0

I am trying to "unshuffle" the rows of a matrix containing the centroids of some clusters which are not in the same order as the order in which the samples were assigned to the clusters. Initially I was comparing the absolute value of the distance between the data points of the mean and the cluster centers and assign the index of the row which had the smallest distance. Of course, I am not allowed to have duplicate indexes. It worked pretty good but the symmetric values raise a problem (i.e., due to the absolute value for the distance, mirror clusters were not ordered properly). Also I tried to order them based on the variance, did not work as expected. I have been looking at the order() and sort() function and found an example which did not work.

order(mean)        
order(mean)[centers]       
sort(order(mean)[centers]) 
mean[sort(order(mean)[centers])]

I also tried the

apply(mean==centers,1,all)

but of course that just returns FALSE everywhere.

# # # #

= Stated task 1 =
Name every function that is called in the code lines of the forum post about reordering cluster centroids.
= Stated task 2 =
Answer these questions about the forum post on reordering cluster centroids:
(a) What made mirror clusters come out in the wrong order with the first approach?
(b) Besides distance, what did the poster try ordering the centroids by?
(c) What does the apply line return?
The listing that comes next is separate material and has no connection to the post.

= Available data =
# # # #

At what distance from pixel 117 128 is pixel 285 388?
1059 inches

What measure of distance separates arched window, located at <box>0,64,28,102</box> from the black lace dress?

# # # #

= Written solution 1 =
order, sort, apply, all

= Written solution 2 =
(a) Using the absolute value for the distance.
(b) The variance.
(c) FALSE everywhere.